April 21 – 24, 2023
🏡 Untitled Space, Kyojima, Tokyo







Kyojima, the island of today


Kyojima, today’s island,
murmurs drifting under half-open genkan,
conversations in the shade—about rain, about sunshine—houses stretching, bending,
the hymn of the shōtengai.
Is it countryside, or a city?
The Skytree watches over, belly full of fireflies,
alleys winding with stray cats, corrugated roofs.
Fires spreading, halted by new houses—stone, not straw.
Young shoots piercing through concrete, asphalt, earth.
Semi-public pots flirting with life.
While waiting for the tsunami, we enjoy this island,
a future Atlantis.
What we do here is proto-archaeology,
a kind of contemporalogy.


This exhibition is rooted in our documentary practice, through which we have been exploring urban contexts since 2016, with a particular interest in Japanese cities and their dynamics of revitalization. Since 2019, our focus has turned to the city of Onomichi (Hiroshima Prefecture), after a period of volunteering with the Onomichi Akiya Saisei Project, renovating vacant houses. In 2022, we discovered a distant cousin of Onomichi in Tokyo: Kyojima (Sumida-ku), where Thomas lived for a year. It shares surprising similarities with Onomichi: the bubbling of paradoxical forces—where the outdated hybridizes with the contemporary, where zoning pressure collides with the resilience of informality, where disaster risk coexists with the serenity of daily life, where traces of deep time meet the horizon of disappearance.
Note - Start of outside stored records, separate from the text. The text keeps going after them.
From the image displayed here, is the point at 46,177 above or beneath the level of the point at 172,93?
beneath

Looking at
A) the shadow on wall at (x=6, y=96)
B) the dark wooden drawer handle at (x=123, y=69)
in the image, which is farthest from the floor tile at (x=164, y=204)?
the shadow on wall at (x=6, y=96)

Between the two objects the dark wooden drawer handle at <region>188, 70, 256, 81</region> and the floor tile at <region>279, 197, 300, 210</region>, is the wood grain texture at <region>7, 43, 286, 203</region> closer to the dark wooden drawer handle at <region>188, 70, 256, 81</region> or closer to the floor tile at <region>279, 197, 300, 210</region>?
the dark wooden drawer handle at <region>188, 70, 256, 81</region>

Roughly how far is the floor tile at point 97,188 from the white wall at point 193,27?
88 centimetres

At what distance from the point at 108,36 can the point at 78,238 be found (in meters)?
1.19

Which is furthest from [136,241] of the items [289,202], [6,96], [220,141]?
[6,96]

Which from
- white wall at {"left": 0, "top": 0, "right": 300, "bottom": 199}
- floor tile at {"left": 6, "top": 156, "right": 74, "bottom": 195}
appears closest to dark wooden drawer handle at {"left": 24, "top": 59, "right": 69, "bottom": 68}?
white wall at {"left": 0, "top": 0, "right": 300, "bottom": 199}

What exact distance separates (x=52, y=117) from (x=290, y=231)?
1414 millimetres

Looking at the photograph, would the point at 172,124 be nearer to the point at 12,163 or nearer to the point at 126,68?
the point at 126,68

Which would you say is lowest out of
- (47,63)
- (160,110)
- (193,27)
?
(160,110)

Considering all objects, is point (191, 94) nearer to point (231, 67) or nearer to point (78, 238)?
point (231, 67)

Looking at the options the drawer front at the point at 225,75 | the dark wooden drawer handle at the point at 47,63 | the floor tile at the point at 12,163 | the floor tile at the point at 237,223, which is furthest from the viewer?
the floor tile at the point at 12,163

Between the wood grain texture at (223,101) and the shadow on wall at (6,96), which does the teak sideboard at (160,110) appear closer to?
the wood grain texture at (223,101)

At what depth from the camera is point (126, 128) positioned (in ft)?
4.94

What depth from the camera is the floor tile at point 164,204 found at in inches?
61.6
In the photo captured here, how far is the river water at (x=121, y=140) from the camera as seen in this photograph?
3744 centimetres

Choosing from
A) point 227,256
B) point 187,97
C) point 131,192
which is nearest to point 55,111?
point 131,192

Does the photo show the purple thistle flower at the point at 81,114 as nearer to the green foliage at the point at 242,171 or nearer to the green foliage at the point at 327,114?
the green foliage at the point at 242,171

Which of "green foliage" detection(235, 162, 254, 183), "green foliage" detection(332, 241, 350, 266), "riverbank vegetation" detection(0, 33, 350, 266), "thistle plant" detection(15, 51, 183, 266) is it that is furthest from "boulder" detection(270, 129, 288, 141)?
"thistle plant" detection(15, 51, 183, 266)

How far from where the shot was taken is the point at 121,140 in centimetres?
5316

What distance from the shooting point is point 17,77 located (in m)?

We sought to capture these energies and make them perceptible by producing a documentary of a peculiar kind. This time, the documentary is not photographic. The human figure is no longer central. No people. Not even architecture in a strict sense. Instead: plants. Arrangements. DIY. Animals. Shapes. Textures. The human is present only in traces, in the background—in our gaze, in our gestures, in various degrees of agency and representation. Wandering, drifting, and gathering form the basis of this herbarium of materials: sensations, photographs, found objects.

We paid special attention to in-between spaces, both private and public: the fronts of houses. These are spaces of coexistence and negotiation. Flower pots (hachiue) are arranged, while more informal forms of life also seek to nest in the interstices. Plants, called “invasive,” spontaneous, wild. Mini-altars of greenery are assembled with makeshift materials among discarded objects, forming urban sculptures waiting to be recognized at their true value—found sculptures. Birds land there, bees forage, cats wander, Kyojima’s turtles rest.

These spaces of creativity abound and are particularly vivid in this neighborhood. What we propose is the fruit of our gathering, moving from factual (photographic) representations to different modes and degrees of artialization—from installation to sculpture to painting—while also resonating with the identity of UNTITLED space through in situ interventions. Each attempt seeks to touch, draw out the essence, and share these forms of vernacular beauty particular to Kyojima.